- ARTICLE:

— begin —

Also, the rocker seems to be sitting close to the stud and the pushrod area of the rocker seems somewhat close to the guide plate.
You may want to check the pattern with a slightly longer pushrod.
Again, all this is judging from the photo's only.
Thanks, Gary in N.Y.
P.S. It does appear to have an additional issue with the spring seat dimension and the diameter of the springs themselves! Does not appear to have anything there to locate/steady the lower section of the springs!! There may be a "locator" or something else down there that I'm missing! The springs MUST be stabilized at the bottom, they should have a "snug" fit much like the OEM's used the guide O.D. as a type of cast-in "locator".





As I mentioned.....the static placement of studs and valves determines most of it. If studs are off..it's a tough battle. Just ask anyone with a set of AFR aluminum heads on a big block. It's a pretty tough job to get rockers working as they should. Usually involves cutting guide plates in two, using back set rocker and or offest lifters to get them right. Supposedly they have finally recently started drilling the holes for intake studs in the right place.
Cams usually increase lift by reducing base circle somewhat, so that changes the relationship.. Valvejobs are often done and valves get sunk into seats and no one corrects valve length/height and that messes things up some more. True roller rockers will act different than a stock type like you have with a rocker ball.
You can't move much, but I'd play with the adjustable pushrod in .100" variations to see what you get. A longer one will lift rocker higher and can position tip in a better position on valve to start. You might be able to pull it back out of the *sweep/sliding* area somewhat. You can vary the sweep based on where it starts in relation to all the other height variables. In your case you might even try a shorter one too and see what happens. All you can do at this point is work to get as small of a sweep as possible and position it where it doesn't go too far overcenter.
JIM
Also, the rocker seems to be sitting close to the stud and the pushrod area of the rocker seems somewhat close to the guide plate.

— end —

- LISTED ENTRIES:
— begin —

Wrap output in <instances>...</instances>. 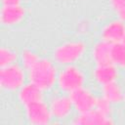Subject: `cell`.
Segmentation results:
<instances>
[{
    "label": "cell",
    "mask_w": 125,
    "mask_h": 125,
    "mask_svg": "<svg viewBox=\"0 0 125 125\" xmlns=\"http://www.w3.org/2000/svg\"><path fill=\"white\" fill-rule=\"evenodd\" d=\"M110 62L119 69H125V46L121 42L111 45Z\"/></svg>",
    "instance_id": "9a60e30c"
},
{
    "label": "cell",
    "mask_w": 125,
    "mask_h": 125,
    "mask_svg": "<svg viewBox=\"0 0 125 125\" xmlns=\"http://www.w3.org/2000/svg\"><path fill=\"white\" fill-rule=\"evenodd\" d=\"M59 69L53 59L40 58L39 61L27 69V79L44 92L51 91L57 86Z\"/></svg>",
    "instance_id": "6da1fadb"
},
{
    "label": "cell",
    "mask_w": 125,
    "mask_h": 125,
    "mask_svg": "<svg viewBox=\"0 0 125 125\" xmlns=\"http://www.w3.org/2000/svg\"><path fill=\"white\" fill-rule=\"evenodd\" d=\"M86 73L84 70L75 64H67L62 66L58 73L57 86L62 93L70 94L71 92L85 86Z\"/></svg>",
    "instance_id": "3957f363"
},
{
    "label": "cell",
    "mask_w": 125,
    "mask_h": 125,
    "mask_svg": "<svg viewBox=\"0 0 125 125\" xmlns=\"http://www.w3.org/2000/svg\"><path fill=\"white\" fill-rule=\"evenodd\" d=\"M26 16L25 8L21 5H1L0 22L3 26L11 27L20 24Z\"/></svg>",
    "instance_id": "ba28073f"
},
{
    "label": "cell",
    "mask_w": 125,
    "mask_h": 125,
    "mask_svg": "<svg viewBox=\"0 0 125 125\" xmlns=\"http://www.w3.org/2000/svg\"><path fill=\"white\" fill-rule=\"evenodd\" d=\"M87 49L88 45L84 40L73 39L64 41L54 48L52 59L61 66L75 64L85 56Z\"/></svg>",
    "instance_id": "7a4b0ae2"
},
{
    "label": "cell",
    "mask_w": 125,
    "mask_h": 125,
    "mask_svg": "<svg viewBox=\"0 0 125 125\" xmlns=\"http://www.w3.org/2000/svg\"><path fill=\"white\" fill-rule=\"evenodd\" d=\"M112 104H110L107 100H105L104 98H103L102 96L101 97H97V100H96V104H95V107L98 111L102 112L103 114L104 115H107V116H111V113H112Z\"/></svg>",
    "instance_id": "ac0fdd59"
},
{
    "label": "cell",
    "mask_w": 125,
    "mask_h": 125,
    "mask_svg": "<svg viewBox=\"0 0 125 125\" xmlns=\"http://www.w3.org/2000/svg\"><path fill=\"white\" fill-rule=\"evenodd\" d=\"M125 35V22L121 20L113 19L105 22L100 30V38L111 44L121 42Z\"/></svg>",
    "instance_id": "9c48e42d"
},
{
    "label": "cell",
    "mask_w": 125,
    "mask_h": 125,
    "mask_svg": "<svg viewBox=\"0 0 125 125\" xmlns=\"http://www.w3.org/2000/svg\"><path fill=\"white\" fill-rule=\"evenodd\" d=\"M108 4L111 10H113L115 13L125 8V0H108Z\"/></svg>",
    "instance_id": "d6986e66"
},
{
    "label": "cell",
    "mask_w": 125,
    "mask_h": 125,
    "mask_svg": "<svg viewBox=\"0 0 125 125\" xmlns=\"http://www.w3.org/2000/svg\"><path fill=\"white\" fill-rule=\"evenodd\" d=\"M22 0H1V5H21Z\"/></svg>",
    "instance_id": "ffe728a7"
},
{
    "label": "cell",
    "mask_w": 125,
    "mask_h": 125,
    "mask_svg": "<svg viewBox=\"0 0 125 125\" xmlns=\"http://www.w3.org/2000/svg\"><path fill=\"white\" fill-rule=\"evenodd\" d=\"M20 54L11 47L2 46L0 48V67L18 62Z\"/></svg>",
    "instance_id": "2e32d148"
},
{
    "label": "cell",
    "mask_w": 125,
    "mask_h": 125,
    "mask_svg": "<svg viewBox=\"0 0 125 125\" xmlns=\"http://www.w3.org/2000/svg\"><path fill=\"white\" fill-rule=\"evenodd\" d=\"M27 81V70L19 62L0 68V87L5 92H18Z\"/></svg>",
    "instance_id": "277c9868"
},
{
    "label": "cell",
    "mask_w": 125,
    "mask_h": 125,
    "mask_svg": "<svg viewBox=\"0 0 125 125\" xmlns=\"http://www.w3.org/2000/svg\"><path fill=\"white\" fill-rule=\"evenodd\" d=\"M101 96L112 104H119L124 102V88L118 80L102 85Z\"/></svg>",
    "instance_id": "5bb4252c"
},
{
    "label": "cell",
    "mask_w": 125,
    "mask_h": 125,
    "mask_svg": "<svg viewBox=\"0 0 125 125\" xmlns=\"http://www.w3.org/2000/svg\"><path fill=\"white\" fill-rule=\"evenodd\" d=\"M121 43L125 46V35H124V37H123V39H122V41H121Z\"/></svg>",
    "instance_id": "7402d4cb"
},
{
    "label": "cell",
    "mask_w": 125,
    "mask_h": 125,
    "mask_svg": "<svg viewBox=\"0 0 125 125\" xmlns=\"http://www.w3.org/2000/svg\"><path fill=\"white\" fill-rule=\"evenodd\" d=\"M111 43L99 39L96 41L91 48V59L95 64L105 63L110 62V51H111Z\"/></svg>",
    "instance_id": "4fadbf2b"
},
{
    "label": "cell",
    "mask_w": 125,
    "mask_h": 125,
    "mask_svg": "<svg viewBox=\"0 0 125 125\" xmlns=\"http://www.w3.org/2000/svg\"><path fill=\"white\" fill-rule=\"evenodd\" d=\"M74 110L77 113L85 112L95 107L97 96L86 86H83L69 94Z\"/></svg>",
    "instance_id": "52a82bcc"
},
{
    "label": "cell",
    "mask_w": 125,
    "mask_h": 125,
    "mask_svg": "<svg viewBox=\"0 0 125 125\" xmlns=\"http://www.w3.org/2000/svg\"><path fill=\"white\" fill-rule=\"evenodd\" d=\"M43 98L44 91L29 81H27L23 86H21L17 92V99L22 106H25L35 102L42 101Z\"/></svg>",
    "instance_id": "7c38bea8"
},
{
    "label": "cell",
    "mask_w": 125,
    "mask_h": 125,
    "mask_svg": "<svg viewBox=\"0 0 125 125\" xmlns=\"http://www.w3.org/2000/svg\"><path fill=\"white\" fill-rule=\"evenodd\" d=\"M124 103H125V88H124Z\"/></svg>",
    "instance_id": "603a6c76"
},
{
    "label": "cell",
    "mask_w": 125,
    "mask_h": 125,
    "mask_svg": "<svg viewBox=\"0 0 125 125\" xmlns=\"http://www.w3.org/2000/svg\"><path fill=\"white\" fill-rule=\"evenodd\" d=\"M113 122L111 116L104 115L96 108L77 113L70 121V123L75 125H109L113 124Z\"/></svg>",
    "instance_id": "8fae6325"
},
{
    "label": "cell",
    "mask_w": 125,
    "mask_h": 125,
    "mask_svg": "<svg viewBox=\"0 0 125 125\" xmlns=\"http://www.w3.org/2000/svg\"><path fill=\"white\" fill-rule=\"evenodd\" d=\"M49 106L53 119L60 122L68 119L74 111L69 94L65 93L54 96L49 102Z\"/></svg>",
    "instance_id": "8992f818"
},
{
    "label": "cell",
    "mask_w": 125,
    "mask_h": 125,
    "mask_svg": "<svg viewBox=\"0 0 125 125\" xmlns=\"http://www.w3.org/2000/svg\"><path fill=\"white\" fill-rule=\"evenodd\" d=\"M24 107V116L26 121L31 125H47L53 120L49 104L44 100L29 104Z\"/></svg>",
    "instance_id": "5b68a950"
},
{
    "label": "cell",
    "mask_w": 125,
    "mask_h": 125,
    "mask_svg": "<svg viewBox=\"0 0 125 125\" xmlns=\"http://www.w3.org/2000/svg\"><path fill=\"white\" fill-rule=\"evenodd\" d=\"M119 71L120 69L110 62L95 64L92 70V77L98 85L102 86L118 80Z\"/></svg>",
    "instance_id": "30bf717a"
},
{
    "label": "cell",
    "mask_w": 125,
    "mask_h": 125,
    "mask_svg": "<svg viewBox=\"0 0 125 125\" xmlns=\"http://www.w3.org/2000/svg\"><path fill=\"white\" fill-rule=\"evenodd\" d=\"M41 57L33 50L25 48L23 50H21V52L20 53V63L27 70L29 69L31 66H33L40 59Z\"/></svg>",
    "instance_id": "e0dca14e"
},
{
    "label": "cell",
    "mask_w": 125,
    "mask_h": 125,
    "mask_svg": "<svg viewBox=\"0 0 125 125\" xmlns=\"http://www.w3.org/2000/svg\"><path fill=\"white\" fill-rule=\"evenodd\" d=\"M116 15H117V18L119 20H121L122 21L125 22V8H123L122 10H120L119 12H117Z\"/></svg>",
    "instance_id": "44dd1931"
}]
</instances>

— end —

- WRITTEN EXERCISE 1:
Do these statements agree with the rocker-geometry text? Answer yes or no for each, quoting the deciding words. (a) Trying the adjustable pushrod in .100" steps is suggested. (b) Cams usually increase lift by enlarging the base circle. (c) A longer pushrod will lift the rocker higher.
- WRITTEN EXERCISE 2:
Write the next part of the rocker-geometry text, starting after its final sentence.
The records aren't needed for this work.

- EXERCISE OUTPUT 1:
(a) Yes: "I'd play with the adjustable pushrod in .100" variations to see what you get."
(b) No: "Cams usually increase lift by reducing base circle somewhat"
(c) Yes: "A longer one will lift rocker higher"

- EXERCISE OUTPUT 2:
You may want to check the pattern with a slightly longer pushrod.
Again, all this is judging from the photo's only.
Thanks, Gary in N.Y.
P.S. It does appear to have an additional issue with the spring seat dimension and the diameter of the springs themselves! Does not appear to have anything there to locate/steady the lower section of the springs!! There may be a "locator" or something else down there that I'm missing! The springs MUST be stabilized at the bottom, they should have a "snug" fit much like the OEM's used the guide O.D. as a type of cast-in "locator".
The center of rotation of the rocker arm and the tip of the valve stem should be almost equal in height. If the rocker is too far down on the stud, that puts the contact point on the valve higher and since the rocker will move in a circle around it's center of rotation (mounting height on stud), the leteral movement of that sweep will be larger.
If the rocker rotation point and valve stem tip are very close to even, the lateral movement during the rocker rotation will be minimized. Ideally, you should strive for the valve tip to be a tad higher than the rocker point of rotation. In that scenario, the rocker tip will move laterally outwards during part of the rotation, and then inwards on the lower part of the stroke, which will minimize the contact patch.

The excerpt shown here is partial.